→ GOALS
1: Transcribe the Bobcats summer league thread, starting with "http://www.nba.com/bobcats/orlando_summer_league_100630.html" and going on through "shot with us.".
2: Finish out the next part of the Bobcats summer league thread, picking up after its final sentence.

→ TEXT EXCERPT
* * * *
# Bobcats Summer League Thread



## Diable (Apr 26, 2005)

http://www.nba.com/bobcats/orlando_summer_league_100630.html

This is actually a pretty interesting roster as there are quite a few invitees who have made rosters in the past and might make one next year. I wonder if we signed Sherron Collins to any sort of deal as who knows what will happen with Raymond. I don't think he's really an NBA player, but if lose Raymond then someone is going to get a shot with us.

I just realized that Darius Miles is on the team. I guess he heard about the local skunkweed.




> The Charlotte Bobcats announced today the team’s invitees for its 2010 summer camp held July 1-4 at the RDV Sportsplex in Orlando, Florida. Current Bobcats Alexis Ajinca, Gerald Henderson and Derrick Brown headline a group that also includes six collegiate standouts not selected in the 2010 NBA Draft.
* * * *
→ RECORDED DATA
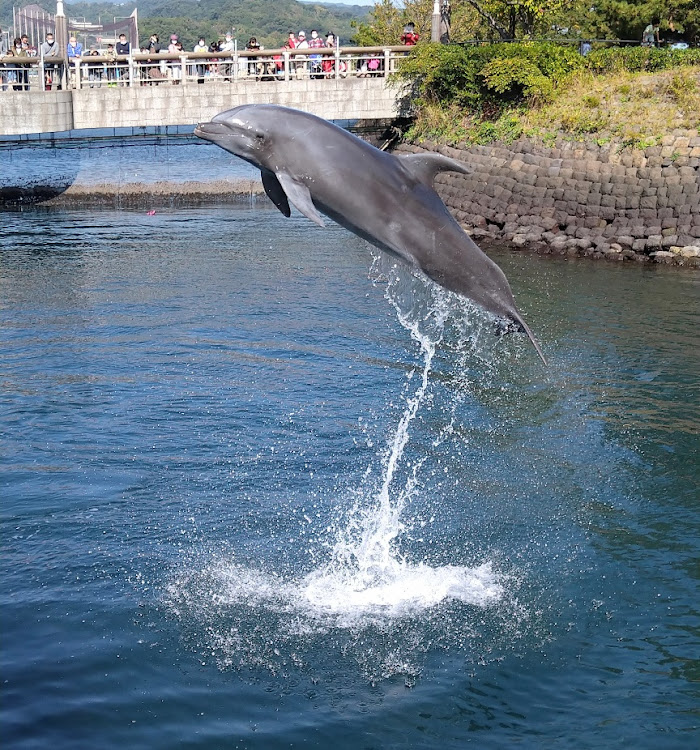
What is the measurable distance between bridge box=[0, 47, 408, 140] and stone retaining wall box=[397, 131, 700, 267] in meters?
6.24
* * * *
→ SET OF ANSWERS
1:
http://www.nba.com/bobcats/orlando_summer_league_100630.html

This is actually a pretty interesting roster as there are quite a few invitees who have made rosters in the past and might make one next year. I wonder if we signed Sherron Collins to any sort of deal as who knows what will happen with Raymond. I don't think he's really an NBA player, but if lose Raymond then someone is going to get a shot with us.

2:
> 
> The Bobcats will compete in the 2010 AirTran Airways Pro Summer League from July 5-9. The 20-game event will include the Orlando Magic, New Jersey Nets, Philadelphia 76ers, Indiana Pacers, Oklahoma City Thunder, Utah Jazz and the 2010 Eastern Conference Champion Boston Celtics. Charlotte assistant coach Dave Hanners will serve as Head Coach during the team’s five games.
> 
> ...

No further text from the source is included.